Among the lines of the listing below, retype exactly those from the one containing "Gray Wolf, Lamar" through the one containing "Off-road buggies parked", both included. Do not include pictures.

━━━

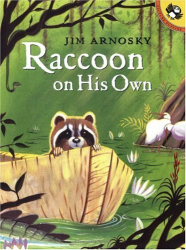 : Raccoon On His Own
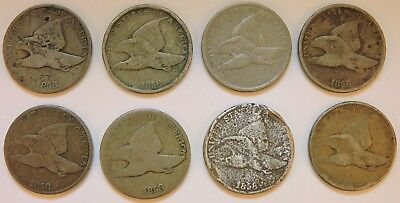 Lot of 8 1858 Flying Eagle Cents - A10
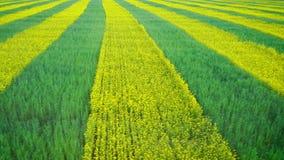 油菜籽和麦子的领域种植了与斑马镶边了黄色和绿色天线 影视素材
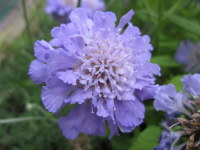 Scabiosa Butterfly Blue - 2 litre pot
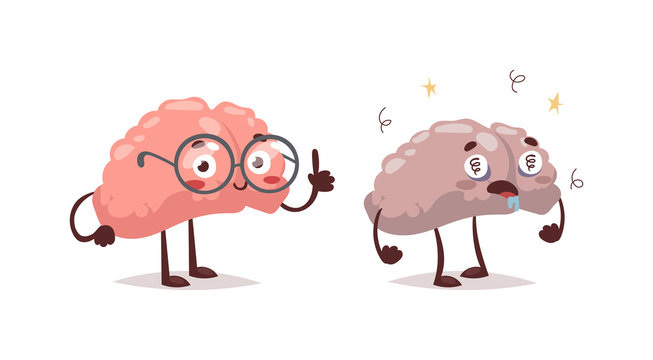 Stupid and clever vector grimace concept. Smart funny mind education, isolated stupid and clever brains. Human intelligent communication stupid and clever people brain organ concept.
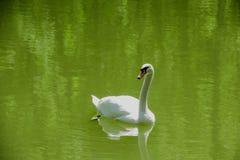 Vit svan i grönt vatten Fotografering för Bildbyråer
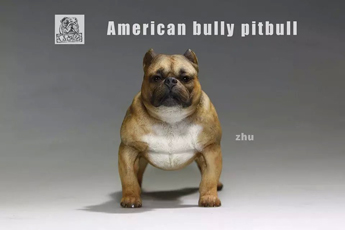 Chien American Bully Pitbull (Marron)
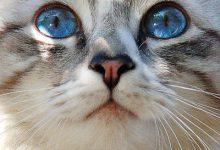 Katzen Hintergrundbilder Kostenlos Herunterladen 220x150 - Katzen Hintergrundbilder Kostenlos Herunterladen
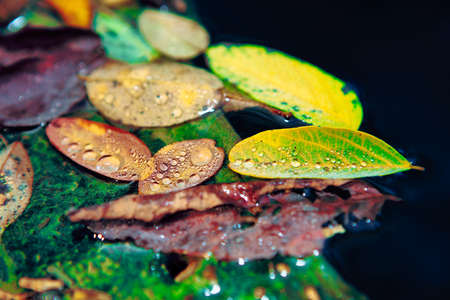 Autumn foliage with water drops . Fall leaves on the water surface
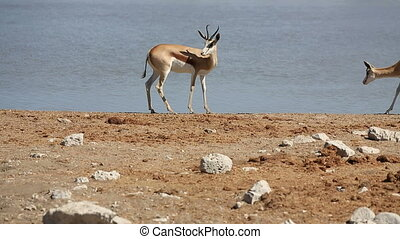Springbok - Side view of Springbok couple against waterhole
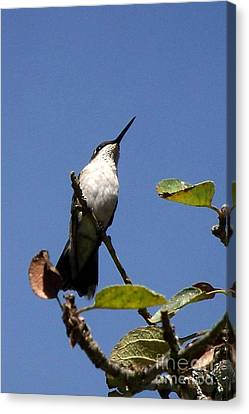 Watchful Female Hummingbird  Canvas Print by Eunice Miller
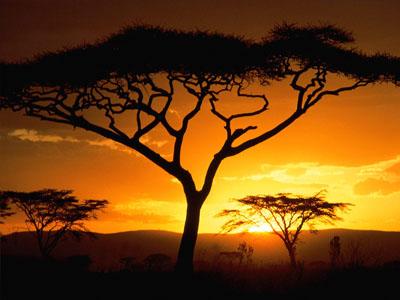 Танзания: коралловые острова и африканские деликатесы
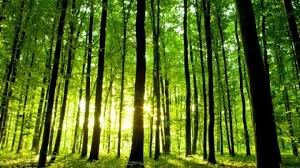how many trees are there left on earth more than 3 trillion finds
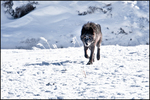 Gray Wolf, Lamar Valley, Yellowstone National Park, WY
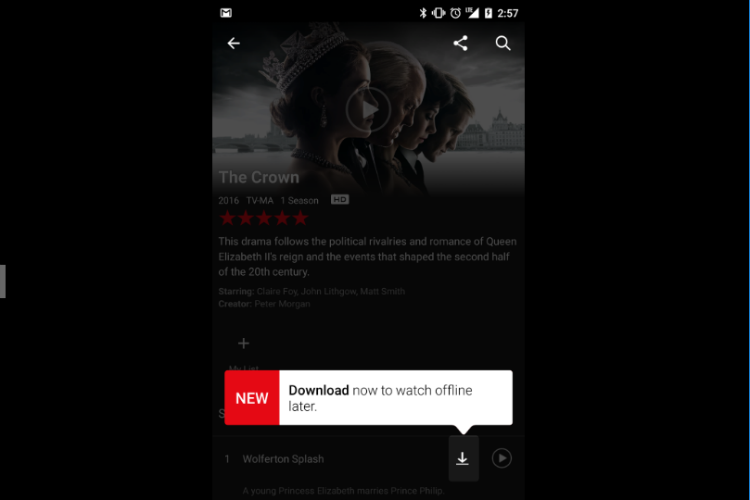 A complete tutorial on how to watch Netflix movies and shows offline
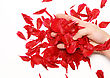 Rose Petals In A Hands. Isolated stock photography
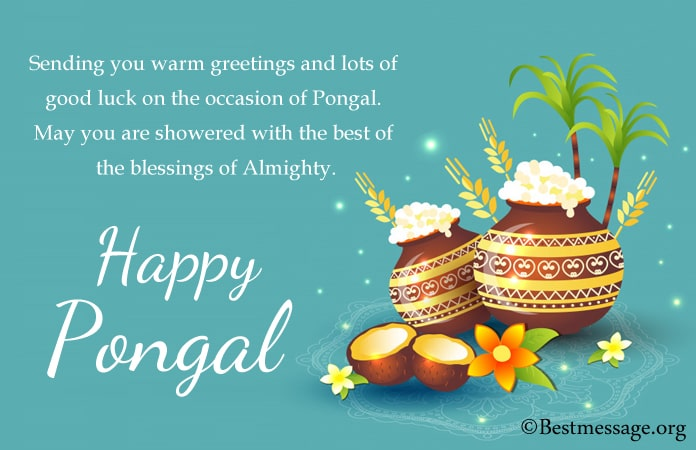 Happy Pongal Messages in English, Pongal wishes Greeting Images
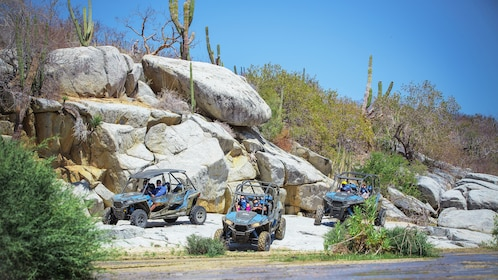 Off-road buggies parked near rivers edge in Los Cabos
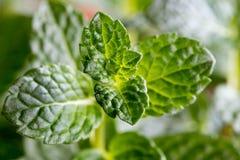 Close up das folhas verdes novas frescas da pastilha de hortelã Fotografia de Stock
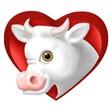 vitello cuore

━━━

COMPLETED TASK:
 Gray Wolf, Lamar Valley, Yellowstone National Park, WY
 A complete tutorial on how to watch Netflix movies and shows offline
 Rose Petals In A Hands. Isolated stock photography
 Happy Pongal Messages in English, Pongal wishes Greeting Images
 Off-road buggies parked near rivers edge in Los Cabos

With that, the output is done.